2016年7月11日月曜日

ナノ銀によるゴミ焼却灰の放射線低減実験(2)

2013年5月に以下のような記事を書き、ゴミ焼却灰に対してナノ銀を施すと、放射線が低減するのではないかという実験結果を紹介しました。

素人が知りたい常温核融合: ナノ銀によるゴミ焼却灰の放射線低減実験
http://amateur-lenr.blogspot.jp/2013/05/decontaminating-radioactive-ash-of.html

この実験に対して、以下のまとめのコメント欄で疑問があるとの意見がありました。このまとめで扱った室内での実験とは異なるので、まとめの趣旨に変更はありませんが、この疑問について考察してみました。

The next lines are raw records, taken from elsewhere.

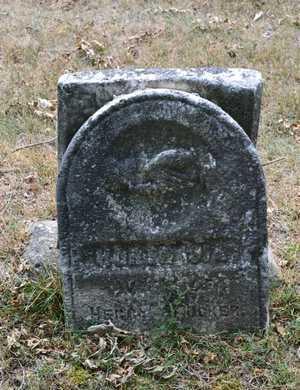 CORNWELL TUCKER, HORTENSIA - Branch County, Michigan   HORTENSIA CORNWELL TUCKER - Michigan Gravestone Photos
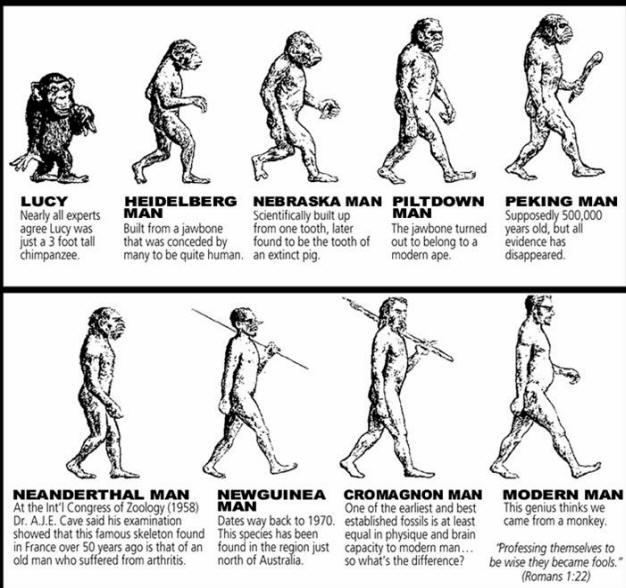 Human-Evolution-Chart
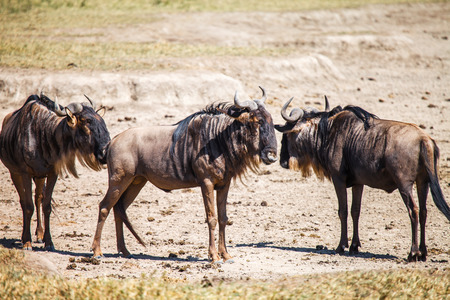 taurinus: wildebeest in wildlife serengati Tanzania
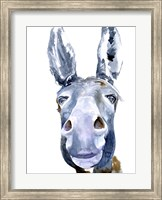 Framed Sweet Donkey I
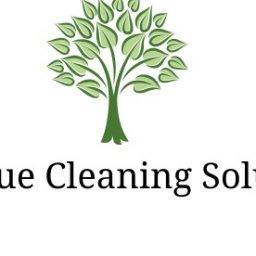 ForesqueCleaningSolutions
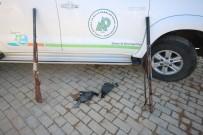 BEYŞEHIR GÖLÜ - Milli Parkta Su Kuşu Ve Ördek Avına 7 Bin 288 Lira Ceza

ナノ銀による放射線低減現象の検証実験では対照実験も行われていますよ - Togetterまとめ
http://togetter.com/li/980202


結論として以下と考えます。
  • ゴミ焼却灰実験での対照系の設計や測定方法には問題があり、この実験ではナノ銀と一緒に投入した溶液や骨炭の影響を除外できない。この実験だけでナノ銀による放射線低減があるとは言い難い。
但し、こういった実践的なフィールド実験で効果を検証する意義は大きいと思っており、効果を示すのに失敗したデータであっても公開する姿勢は非常に重要だと思います。
また、この実験には問題がありましたが、その後、条件を制御しやすい室内で行われた実験では対照系も測定方法も改善され、より精度の高い設計と実測がなされています。

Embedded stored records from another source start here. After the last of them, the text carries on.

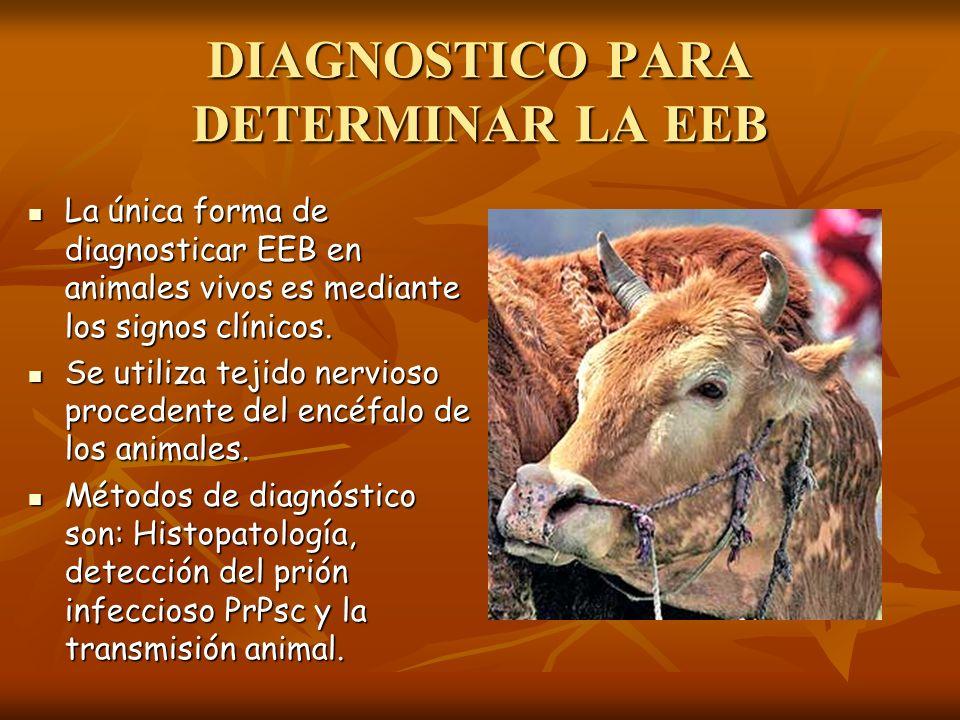 DIAGNOSTICO PARA DETERMINAR LA EEB La única forma de diagnosticar EEB en animales vivos es mediante los signos clínicos. La única forma de diagnostica
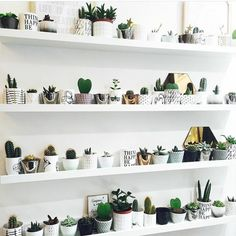 Using gallery shelves to house a growing cacti collection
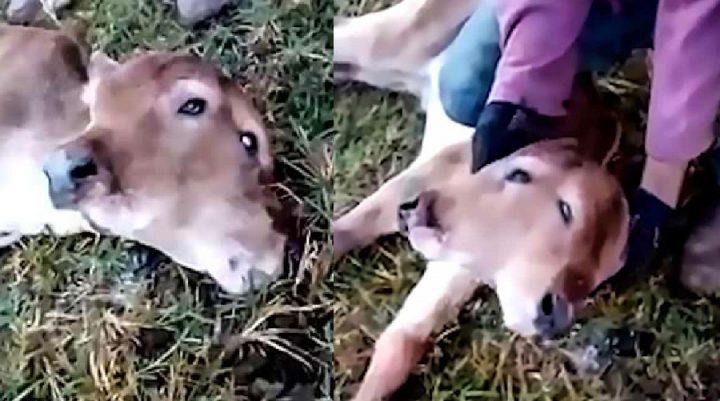 naissance d'un veau à deux têtes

この測定結果レポートは、松崎いたる区議に対する名誉毀損訴訟で裁判所に提出された原告側資料の中にあります。但し、この資料の公開は原告側の了解を得たものではないので、敢えて元のURLは示さず、この記事の末尾に実験レポートの画像を載せました。非公開が前提であり、プライバシー侵害のおそれのある裁判資料をそのまま公開する松崎いたる区議に姿勢には疑問を感じます。

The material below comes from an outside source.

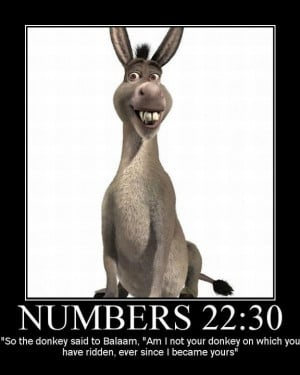 The Bible Talking Donkey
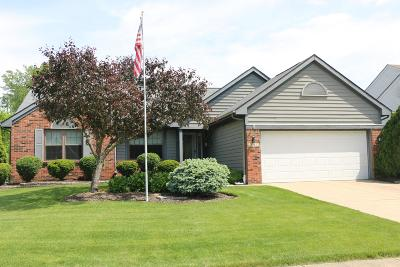 Reynoldsburg Single Family Home For Sale: 8742 Canada Court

測定結果レポートの冒頭には、以下のように記載されています。
立会者(測定方法指導) 岩崎 信(元東北大学教授)
しかし、岩崎博士本人に確認したところ、岩崎博士は現場で立ち会っていたが、実験目的設定や実験の実施要領に関して関与していなかったとのこと。また、この時点(2012年3月28日)では、ナノ銀の実験や課題についてほとんどご存知なかったとの事です。
したがって、この実験には、岩崎博士の持つ放射線計測の専門家としてのノウハウは活かされていませんでした。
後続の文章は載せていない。